O muro lançava uma comprida sombra durante as tardes, era onde os velhos e crianças gostavam de terminar seus dias, abrigados do calor. Suas paredes também serviam de mural para pinturas diversas, as mais comuns eram portas e janelas que mostravam aquilo que se imaginava existir do outro lado: jardins, pequenas casas encantadas, uma fonte de águas medicinais, elfos, duendes e o que mais brotasse da imaginação daquele povo. Tinham-se entendido com o muro, estavam felizes.

Um dia, porém, chegou ali um forasteiro vindo não se sabe de onde. Havia ouvido histórias sobre o muro e queria tentar ver do outro lado.

Foi recebido com desconfiança, mas mesmo assim conseguiu ser ouvido pelos mais velhos, que formavam uma espécie de conselho. Falaram ao forasteiro das misérias causadas pelo muro, das mortes, dos prejuízos e da tácita trégua que agora tinham com ele.

Como era um homem livre, ele decidiu continuar seu plano. Os mais velhos consideraram que já tinham feito o que podiam e não houve maiores objeções.

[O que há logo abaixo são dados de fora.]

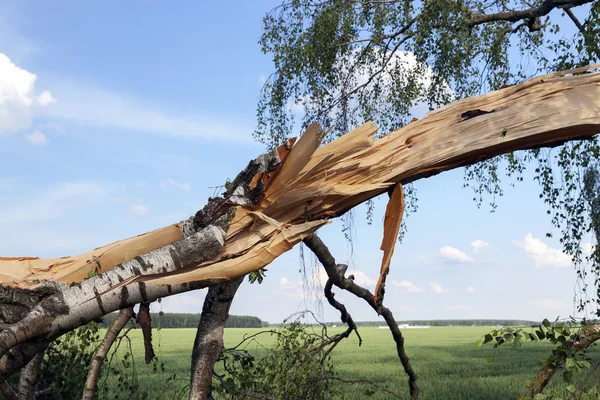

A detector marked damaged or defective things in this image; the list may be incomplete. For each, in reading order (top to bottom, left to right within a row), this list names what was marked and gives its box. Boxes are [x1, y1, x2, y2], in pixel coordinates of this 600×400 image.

splintered wood [1, 65, 600, 290]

O rapaz havia trazido equipamentos estranhos àquele povo, travas metálicas, cordas e alguns outros elementos. Logo contratou dois rapazes, jovens como ele, para ajudarem no preparo do material, e pôs-se a escalar o muro. Sozinho.

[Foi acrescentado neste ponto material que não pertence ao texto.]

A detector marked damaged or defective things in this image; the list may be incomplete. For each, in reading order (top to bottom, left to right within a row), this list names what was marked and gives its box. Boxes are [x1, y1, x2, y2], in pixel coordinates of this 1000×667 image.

As pessoas, então, sentaram-se de frente ao muro para contemplar o forasteiro em sua escalada. Imaginavam em que momento ele ia cair, mas não aconteceu. Ele subiu, subiu, sumiu das vistas mais cansadas, até tornar-se um ponto no olhar dos meninos de visão aguçada. Depois nada mais se viu.

O rapaz já estava subindo há muito tempo, talvez dias, quando finalmente percebeu o final do muro. Renovado o ânimo, foi rápido nos metros finais, ávido por conhecer o outro lado.

Ali em cima, o muro mais parecia um grande platô, o que surpreendeu por um momento o rapaz. Mas não se podia esperar menos daquela imensa construção. Recolheu seu material, e pôs-se a andar em linha reta. Foram muitos dias andando, quase sem forças ele continuava com fé, até chegar à beira do monstro: um verdadeiro abismo. Lá de cima tudo era uma mancha esverdeada, os rios pareciam fios de cabelo, os montes pareciam formigueiros. Ele, então, iniciou a descida, com ânimo e energia renovada.

Quando tocou o solo, percebeu que, ao contrário do outro lado, não havia povoado. Acampou por alguns dias, descansou, alimentou-se, e planejou o que ia fazer quando encontrasse os habitantes daquele lado. Observou o sol e partiu na direção desejada, determinado.

Como já estava habituado a longas jornadas, aquela última etapa não lhe estranhou pela duração, nem lhe diminuiu as forças, pois não havia erro, ia encontrar alguém. Por fim viu um povoado… mas, não… não podia ser, o muro… havia ali outro muro? Seria o mesmo?

Os anciãos do povoado receberam o forasteiro preocupados, vinha como um fantasma, como alguém que passou pela morte e não percebeu. Sentaram-no, deram-lhe água, comida, deixaram repousar. Depois que ouviram sua história, um dos anciãos disse:

– Agora eu me lembro de você! Você mudou, envelheceu. Eu fui um dos ajudantes, na preparação para que você escalasse o muro!

Ele não podia entender, até que alguém lhe passou um espelho e ele pôde ver na imagem o estrago do tempo em seu rosto. Só então descobriu quão longa tinha sido a jornada. Sentiu-se sufocar e saiu ao ar livre. Mais calmo, contemplou as pinturas no muro, ali havia uma dum homem que subiu até as nuvens e nunca mais voltou. Aproximou-se do muro, ainda incrédulo, e sentou-se ao seu pé. A sombra agradável já se fazia sentir. As crianças corriam, brincavam, alguns jovens pintavam novas histórias na parede milenar.

“Devia ser um sonho, isso, apenas um sonho”. E ele ficou ali, esperando acordar.